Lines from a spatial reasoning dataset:

----------------------------------------

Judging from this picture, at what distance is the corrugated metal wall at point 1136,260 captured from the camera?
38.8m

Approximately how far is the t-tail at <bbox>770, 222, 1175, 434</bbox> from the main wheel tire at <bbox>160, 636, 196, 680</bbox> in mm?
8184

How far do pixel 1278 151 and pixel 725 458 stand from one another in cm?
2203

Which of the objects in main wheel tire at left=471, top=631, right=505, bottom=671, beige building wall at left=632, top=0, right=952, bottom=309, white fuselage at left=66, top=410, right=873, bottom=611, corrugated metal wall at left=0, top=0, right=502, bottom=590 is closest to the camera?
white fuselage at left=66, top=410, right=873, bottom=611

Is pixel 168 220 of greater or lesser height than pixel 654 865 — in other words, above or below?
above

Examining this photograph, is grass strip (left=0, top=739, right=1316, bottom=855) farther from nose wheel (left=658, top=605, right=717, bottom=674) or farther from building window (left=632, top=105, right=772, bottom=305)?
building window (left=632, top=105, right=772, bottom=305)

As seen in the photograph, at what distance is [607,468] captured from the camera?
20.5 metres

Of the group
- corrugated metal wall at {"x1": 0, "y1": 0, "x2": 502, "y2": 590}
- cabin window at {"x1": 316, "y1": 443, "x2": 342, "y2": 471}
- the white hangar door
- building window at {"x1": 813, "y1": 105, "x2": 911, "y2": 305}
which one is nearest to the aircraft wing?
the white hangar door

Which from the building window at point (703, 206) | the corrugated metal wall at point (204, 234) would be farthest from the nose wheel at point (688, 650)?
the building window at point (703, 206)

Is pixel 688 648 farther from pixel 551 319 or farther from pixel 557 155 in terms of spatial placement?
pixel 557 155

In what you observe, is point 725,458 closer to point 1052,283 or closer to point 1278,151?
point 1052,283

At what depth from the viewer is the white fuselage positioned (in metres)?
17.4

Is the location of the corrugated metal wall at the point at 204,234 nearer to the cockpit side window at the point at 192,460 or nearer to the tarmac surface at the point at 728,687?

----------------------------------------

__TASK DIRECTIONS__:
Copy the lines from the one containing "Approximately how far" through the one containing "20.5 metres", both included.

__TASK RESULT__:
Approximately how far is the t-tail at <bbox>770, 222, 1175, 434</bbox> from the main wheel tire at <bbox>160, 636, 196, 680</bbox> in mm?
8184

How far do pixel 1278 151 and pixel 725 458 stand from one another in cm?
2203

Which of the objects in main wheel tire at left=471, top=631, right=505, bottom=671, beige building wall at left=632, top=0, right=952, bottom=309, white fuselage at left=66, top=410, right=873, bottom=611, corrugated metal wall at left=0, top=0, right=502, bottom=590 is closest to the camera?
white fuselage at left=66, top=410, right=873, bottom=611

Is pixel 168 220 of greater or lesser height than pixel 654 865 — in other words, above or below?
above

Examining this photograph, is grass strip (left=0, top=739, right=1316, bottom=855) farther from nose wheel (left=658, top=605, right=717, bottom=674) or farther from building window (left=632, top=105, right=772, bottom=305)?
building window (left=632, top=105, right=772, bottom=305)

As seen in the photograph, at what distance is [607,468] captured from the camera?
20.5 metres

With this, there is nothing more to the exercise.